» Texto da página
####################

* Por Nilma Lacerda *

A cidade como um rolo, antigo volumen a se desenrolar pouco a pouco, liberando o conteúdo nas colunas de texto. É a sensação ao chegar ao coração moderno da cidade do México, onde a antiga Tenochtitlan, antigo e soterrado coração, palpita sob seus escombros. À maneira de igrejas e cidades da Europa e Ásia, este segundo coração bombeia memória da cultura rasurada pelo conquistador nos canais que alimentam os subterrâneos urbanos. Cidade do México, distrito federal da república mexicana, o D. F., em muito semelhante neste século XXI a metrópoles como Tóquio, Seul, São Paulo, Hong Kong. Por veias de antigo e novo coração, chegamos para percorrer a cidade, encontrar suas vozes, os escritos que a marcam e que vai entregando ao visitante interessado.

Cidade do México, 22 de abril de 2006.

Emilia Gallego Alfonso me convida para participar do Festival de la Palabra, evento de promoção de leitura que une várias instituições da América Latina. A direção do Festival encarregou-a de montar um simpósio, a partir de seu conhecimento enquanto presidente do Congreso Lectura. Assim, estamos aqui entre outros, Marina Colasanti, Fernando Cruz Kronfly, Débora Weinschenker, Emilia, para discutir este tema tão contemporâneo, tomado do ângulo que costuma suscitar mais dúvidas e paixão: como fazer com que as pessoas se tornem leitoras? Leitoras de literatura, é evidente, na medida em que leitores do utilitário cotidiano somos obrigatoriamente todos os alfabetizados, e em cifra normalmente alta nas grandes cidades. Na cidade, as pessoas alimentam bibliotecas, arquivos, fundamento da expectativa de quem trabalha com formação de leitores.

Ouvimos Nélida Piñon na palestra de abertura, evocando seu “Presumible Corazón de América”, discurso proferido por ocasião da recepção do Prêmio Juan Rulfo, em 1995.

####################

» Seção de dados
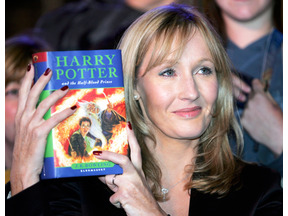 『ハリポタ』熱狂的ファンが作ったスピンオフ映画に賛否両論 画像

####################

» Tarefa
Como você resumiria em duas frases o texto sobre a Cidade do México?

» Resposta
A Cidade do México, cujo coração moderno pulsa sobre a antiga Tenochtitlan soterrada, é comparada a um rolo que se desenrola aos poucos e, no século XXI, se assemelha a metrópoles como Tóquio, Seul, São Paulo e Hong Kong. Ali, em abril de 2006, um simpósio do Festival de la Palabra organizado por Emilia Gallego Alfonso reúne, entre outros, Marina Colasanti e Fernando Cruz Kronfly para discutir como fazer com que as pessoas se tornem leitoras de literatura, depois da palestra de abertura de Nélida Piñon.